SUSAN HUNT | CONTRIBUTOR

This is part 2 in a series of posts. The following excerpts are from pages 23-27 of Heirs of the Covenant.

When Heirs of the Covenant was written in 1998 our children were six and three years old and my husband and I were ministering in a young church plant. I read this book as an earnest mom seeking ways to disciple her children. I was challenged to think how we could, by God’s grace, live out the content of the covenant in the context of our little home and new church community. Two years later I was recruited to be a women’s ministry trainer and this book framed the curriculum we developed to help women think biblically and live covenantally in the home, church, and community. I am thankful the imprint of its timeless truths is still deeply impressed upon my life and ministry. — Karen Hodge

Place and Presence

Gene and I recently built a new home…We designed a house with lots of “gathering space” for our children and grandchildren. It was thrilling to watch the architect’s plans become a foundation, then a frame, and finally a house…But it is the presence of our family that makes the place wonderful.

Creation was the house. Adam and Eve were the children. God did not prepare the place and leave. He visited the place He prepared for Adam and Eve. He talked with them. The place was magnificently beautiful, but the splendor of it was God’s presence. His presence gave it purpose. His presence made it safe. His presence filled it with joy and love. His presence gave it life.

It was not man’s presence that made the place glorious. It was God’s presence.

The Covenant of Works

When God created Adam, He made a covenant with him. A covenant is a binding agreement with specific terms. The promise was God’s presence…The condition was perfect obedience… While Adam and Eve lived in God’s presence, they reflected His glory to one another and to creation. So they lived in harmony with one another and with creation.

But Adam ate the forbidden fruit. He broke covenant. His covenant-breaking severed his perfect relationship with God. Because God is holy, there can be nothing unholy in His presence. His holiness will consume anything unholy. Now when Adam and Eve faced each other, and when they faced creation, they reflected their own selfishness. Adam was our representative in the covenant agreement. The consequences of His covenant-breaking thundered through creation, through history, and into every human heart.

The Covenant of Grace

One night after hearing the story of Adam and Eve, our three-year-old grandson Mac prayed, “Dear God, please let Adam and Eve go back to the Garden.”

The good news is that God did just that… He made a way for them to return to His presence.

God was not obligated to do anything. He could have turned away from the creature and the creation. Instead He intervened. He came to the Garden. He called to the man. And He clothed Adam and Eve in garments of skin (Genesis 3:8, 9, 21). Here is the essence of the covenant of grace—God came, He called, He clothed. God comes to us while we are dead in our trespasses and sins (Ephesians 2:1-9). He calls us into a relationship with Himself (Acts 2:38-39). And He covers our guilt with the perfect righteousness of Christ so that we can once again live in His presence (Isaiah 61:10)—glorious, sovereign grace from beginning to end.

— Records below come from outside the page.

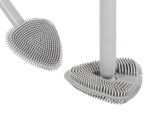 Brosse de toilette en silicone pour unité murale de lavage des toilettes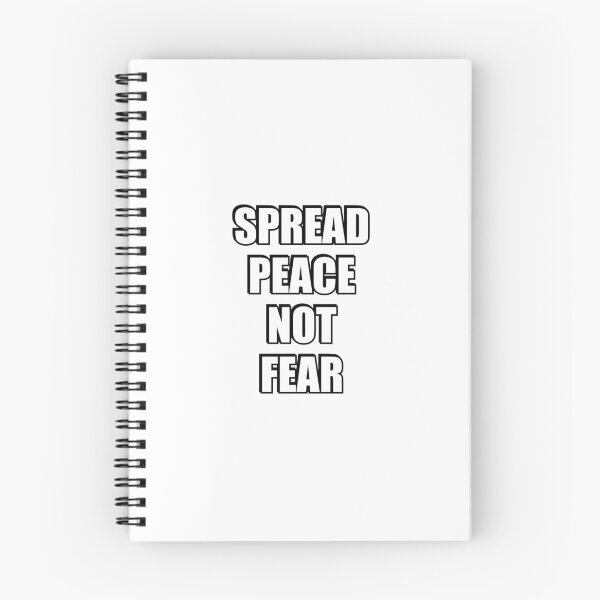 Item preview, SPREAD PEACE NOT FEAR - no more war designed and sold by Inspirationmotivation.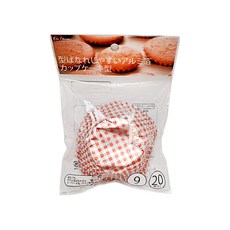 KAI 貝印 House 9號鋁箔杯子蛋糕襯紙 DL-6414, 20入, 1包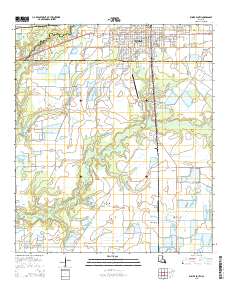 Eunice South 2015 topographic map thumbnail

It has to be that way. The penalty of sin is death. And dead people can do nothing—absolutely nothing—to regain life.

As The Westminster Confession of Faith says:

 The distance between God and the creature is so great, that although reasonable creatures do owe obedience unto Him as their Creator, yet they could never have any fruition of Him as their blessedness and reward, but by some voluntary condescension on God’s part, which He hath been pleased to express by way of covenant.

 When God came to the Garden, He made a promise to the man, and He pronounced a curse upon Satan. “I will put enmity between you and the woman, and between your offspring and hers; he will crush your head, and you will strike his heel” (Genesis 3:15).

This was not the establishment of the covenant of grace; it was the revelation of that covenant… The covenant was not an afterthought. The divine agreement to redeem man was in place before man was created. Jesus, the Mediator and Head of this covenant, is the “Lamb that was slain from the creation of the world” (Revelation 18:8)… Neither were the beneficiaries of the covenant an afterthought. “For He chose us in Him before the creation of the world to be holy and blameless in His sight. In love He predestined us to be adopted as His sons through Jesus Christ, in accordance with His pleasure and will—to the praise of His glorious grace, which He has freely given us in the One He loves” (Ephesians 1:4-6).

Nineteen years later: We retired and built another home next door to the original house where our daughter and her family now live. We downsized everything except the “gathering space” which is actually larger because there are more grandchildren plus the anticipation of great-grandchildren! Living covenantally compelled this decision.

Reflections for Women’s Ministry

Do you think of God as a task-master who evaluates your performance, or as a loving Father who chose you, redeemed you, and delights in you because you are His?

When you think of His electing and redeeming and sustaining love, how does this affect your relationships and ministry?

What are some ways your women’s ministry can cultivate a welcoming environment where people are encouraged to gather and show His love to one another?